## Document text:
== Segment start ==
Defendants have filed a Request for Judicial Notice ("RJN") asking the Court to take judicial notice of various documents that were filed in other courts and/or actions involving Michael Dunn. Rule 201 of the Federal Rules of Evidence permits the Court to take judicial notice of facts that are "capable of accurate and ready determination by resort to sources whose accuracy cannot reasonably be questioned." Under Rule 201, "documents that are part of the public record may be judicially noticed to show . . . that a judicial proceeding occurred or that a document was filed in another court case." Walker v. Woodford, 454 F. Supp. 2d 1007, 1022 (S.D. Cal. 2006). On that basis, the Court grants Defendants' request.

A. The Criminal Action and Subsequent Forfeiture Proceedings

On March 11, 1993, Plaintiff was arrested by the Ukiah Police following an incident at the Radio Shack in Ukiah. Plaintiff's Request for Judicial Notice ("RJN"), Ex. A ( United States v. Dunn, 1997 WL 409535 at *1 (9th Cir. July 17, 1997)). Following Plaintiff's arrest and the discovery of weapons in his vehicle, the police obtained a search warrant for his residence. Id. at *1. The search yielded 825 marijuana plants in a subterranean cement bunker and a large cache of weapons, including two grenade launchers, three destructive devices, several machine guns, and more that a dozen firearms. Id. Plaintiff's arrest and the related searches of his car and residence resulted in seizure of various items of his property. Id. at *2.

Although this decision is unpublished, its citation is permitted here under Ninth Circuit Rule 36-3(c)(i), which permits citation of unpublished decisions issued before January 1, 2007 "when relevant under the doctrine of law of the case or rules of claim preclusion or issue preclusion."

Following a jury trial in this district court, Dunn was convicted of cultivation of marijuana in violation of 21 U.S.C. § 841(a)(1), use of a firearm during and in relation to a drug trafficking crime in violation of U.S.C. § 924(c)(1), possession of an unregistered machine gun and destructive devices in violation of 26 U.S.C. § 5861(d), and manufacture of destructive devices in violation of 26 U.S.C. § 5861(f). Id. at *1. On appeal, the Ninth Circuit overturned the § 924 conviction and affirmed Plaintiff's convictions on the remaining counts. Id. at *3.
== Segment end ==
## Supplied information:
== Segment start ==
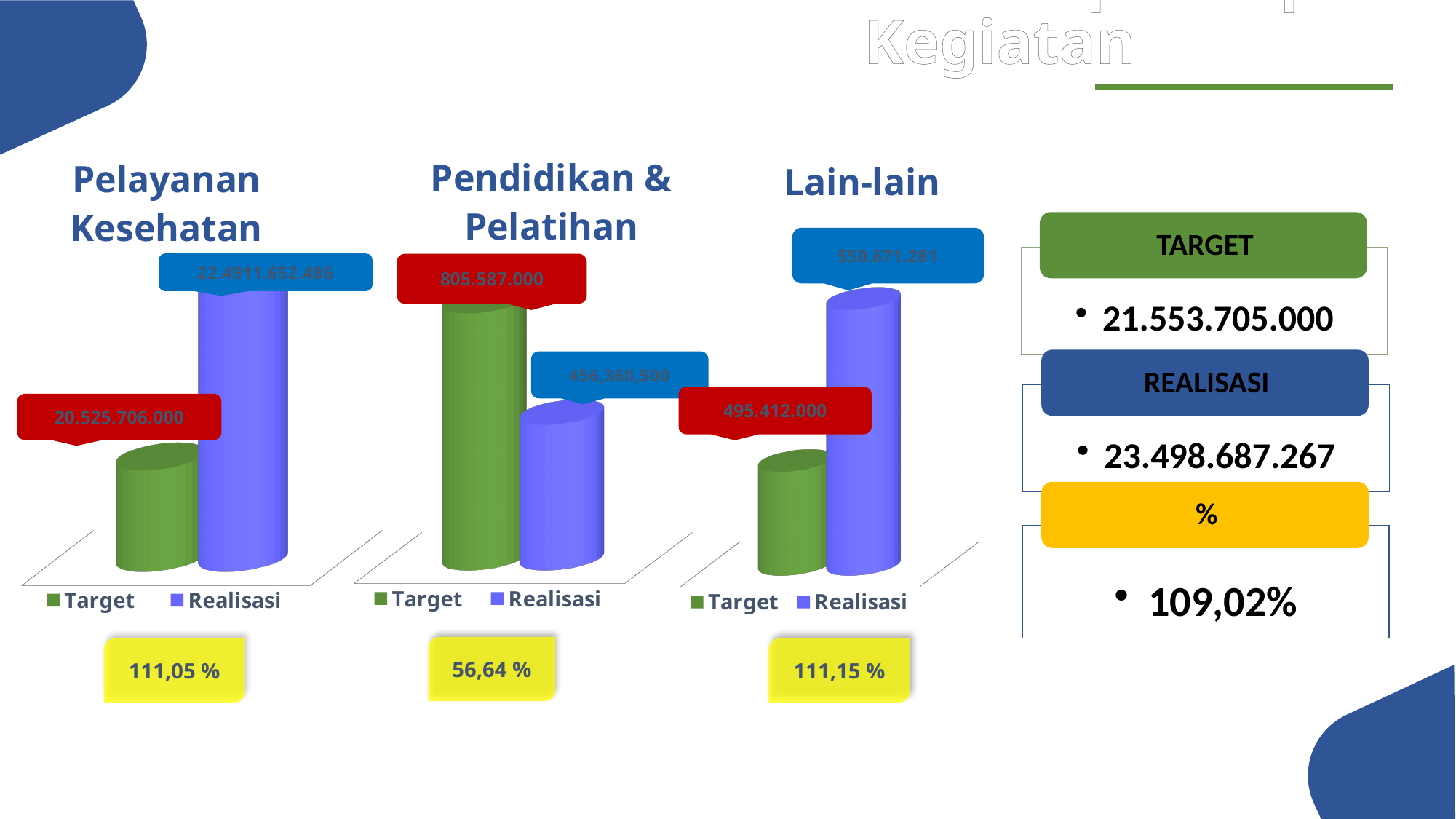
In the Pendidikan & Pelatihan chart, which bar is taller, Target or Realisasi? Target In the Lain-lain chart, what is the difference between the Realisasi value and the Target value? 55.259.281 In the Lain-lain chart, what is the value of the Target bar? 495.412.000 In the Pendidikan & Pelatihan chart, what is the value of the Realisasi bar? 456,360,500 In the Lain-lain chart, what is the value of the Realisasi bar? 550.671.281 What kind of chart is used for Pelayanan Kesehatan? Bar chart What colour is the Target series in the Lain-lain chart? Green How many series does the legend of the Pendidikan & Pelatihan chart list? 2 In the Pelayanan Kesehatan chart, which bar is taller, Target or Realisasi? Realisasi In the Pendidikan & Pelatihan chart, what is the value of the Target bar? 805.587.000 In the Pelayanan Kesehatan chart, what is the value of the Target bar? 20.525.706.000 In the Lain-lain chart, which bar is taller, Target or Realisasi? Realisasi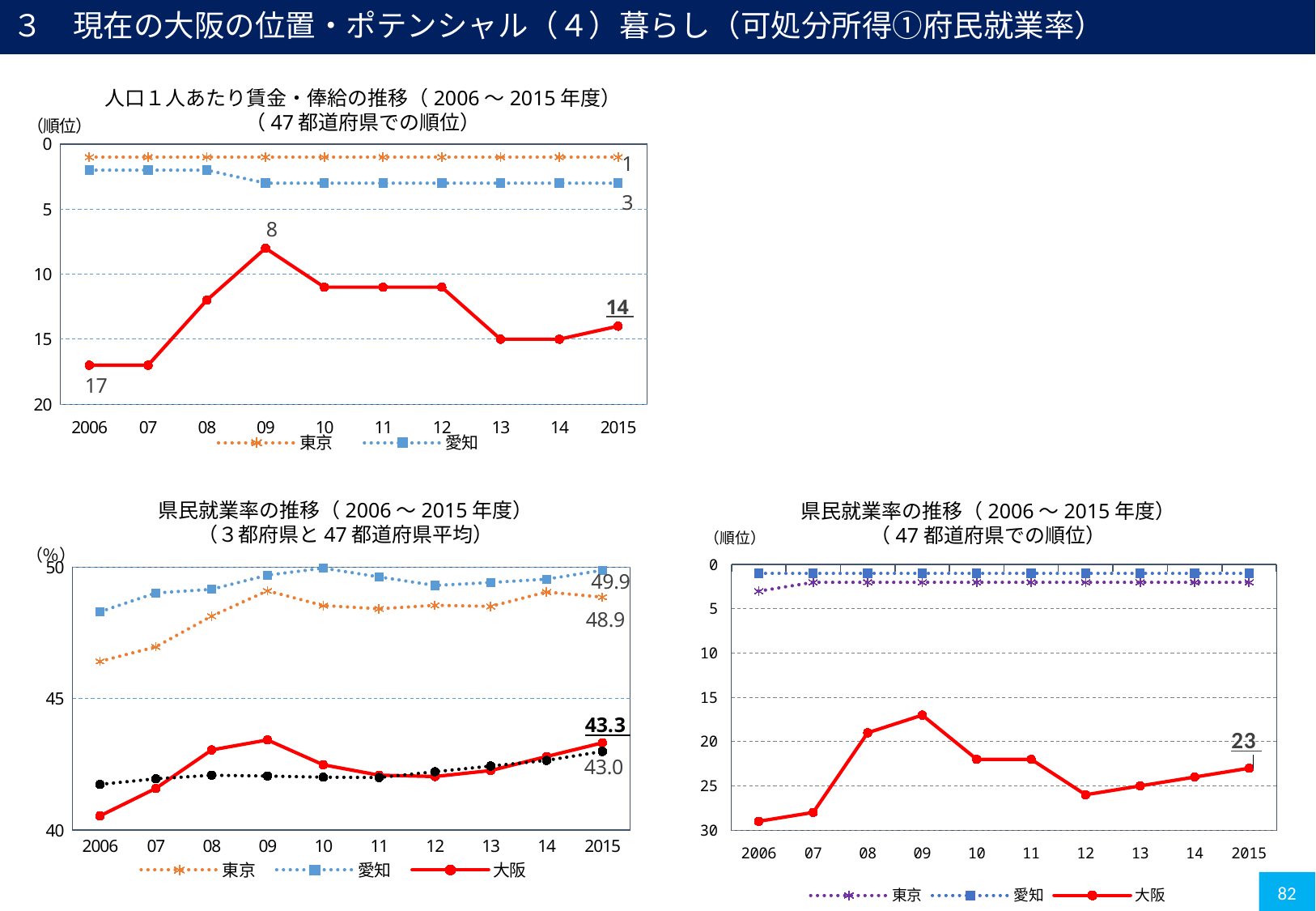
In the top-left chart (人口１人あたり賃金・俸給の推移), what value is labelled on the red line in 2006? 17 In the bottom-left chart (県民就業率の推移, 3都府県と47都道府県平均), what is the value for 東京 in 2015? 48.9 In the bottom-left chart (県民就業率の推移, 3都府県と47都道府県平均), how many series does the legend list? 3 In the bottom-left chart (県民就業率の推移, 3都府県と47都道府県平均), what is the value for 愛知 in 2015? 49.9 In the top-left chart (人口１人あたり賃金・俸給の推移), what value is labelled on the red line in 2009? 8 In the top-left chart (人口１人あたり賃金・俸給の推移), what value is labelled on the red line in 2015? 14 In the bottom-right chart (県民就業率の推移, 47都道府県での順位), what is the rank shown for 大阪 in 2015? 23 In the bottom-left chart (県民就業率の推移, 3都府県と47都道府県平均), what is the value for 大阪 in 2015? 43.3 In the top-left chart (人口１人あたり賃金・俸給の推移), what is the rank shown for 東京 in 2015? 1 In the top-left chart (人口１人あたり賃金・俸給の推移), what is the rank shown for 愛知 in 2015? 3 In the top-left chart (人口１人あたり賃金・俸給の推移), what is the difference between the red line's labelled values in 2006 and 2015? 3 What kind of chart is the bottom-right chart (県民就業率の推移, 47都道府県での順位)? Line chart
== Segment end ==
## Tasks for this exercise:
a) Please list each offense that the court excerpt about Michael Dunn says he was convicted of after the jury trial. Describe each offense only, without its statute citation.
b) Carry on writing the court excerpt about Michael Dunn, starting right after its final sentence.

## Per-task outputs:
a)
- Cultivation of marijuana
- Use of a firearm during and in relation to a drug trafficking crime
- Possession of an unregistered machine gun and destructive devices
- Manufacture of destructive devices

b)
The Mendocino County District Attorney initiated three forfeiture proceedings in connection with the property that was seized from Plaintiff pursuant to his March 1993 arrest. The first was a forfeiture action involving seized monies, which was dismissed with prejudice on June 15, 1994. RJN, Ex. F ( Dunn v. County of Mendocino, 2004 WL 2966657 at *2 (Cal.App. 1 Dist. Dec. 23, 2004). Two additional forfeiture actions, CV 67033 and CV 67034, were filed in 1993. Id. One of these, CV 67033, involved "64 items seized by authorities, consisting of numerous firearms and weapons, such as the Cobray .37 mm grenade launcher, as well as ammunition, night scopes, video cameras, flak jackets, radios and other items." Id. at *3. It is unclear what property was at issue in the other forfeiture action, but the complaint appears to have listed at least $1,000 of seized currency. See RJN, Ex. G at 3.

Although this decision has been designated as "unpublished," its citation is permitted here under California Rule of Court 8.1115(b), which allows citation of unpublished opinions "when the opinion is relevant under the doctrines of law of the case, res judicata, or collateral estoppel."

The two forfeiture actions that had not been dismissed were apparently held in abeyance for several years pending the outcome of Dunn's criminal proceeding. Id. On November 19, 2002, the Court issued an Order to Show Cause Why Complaint Should not be Dismissed, stating that it intended to dismiss the action on December 20, 2002 for failure to prosecute. Id. On December 2, 2002, Dunn filed a Motion for Return of Property Held for Civil Forfeiture. On December 20, 2002, the court dismissed the two forfeiture actions without prejudice based on the People's failure to prosecute them. Id. The court subsequently denied Dunn's petition, apparently under the doctrine of res judicata, on the basis that forfeiture action CV 67033 had been dismissed without prejudice. Id. at *4.

In the meantime, it appears that some of Dunn's seized property items may have been destroyed in early 2000, when the Sheriff's Office sought and obtained an order, dated January 12, 2000, authorizing destruction or disposal of property described as "firearms, contraband, and personal property." RJN, Ex. B. In addition, 14 items were returned to Dunn on October 20, 2000. RJN, Ex. F at *2, fn. 2.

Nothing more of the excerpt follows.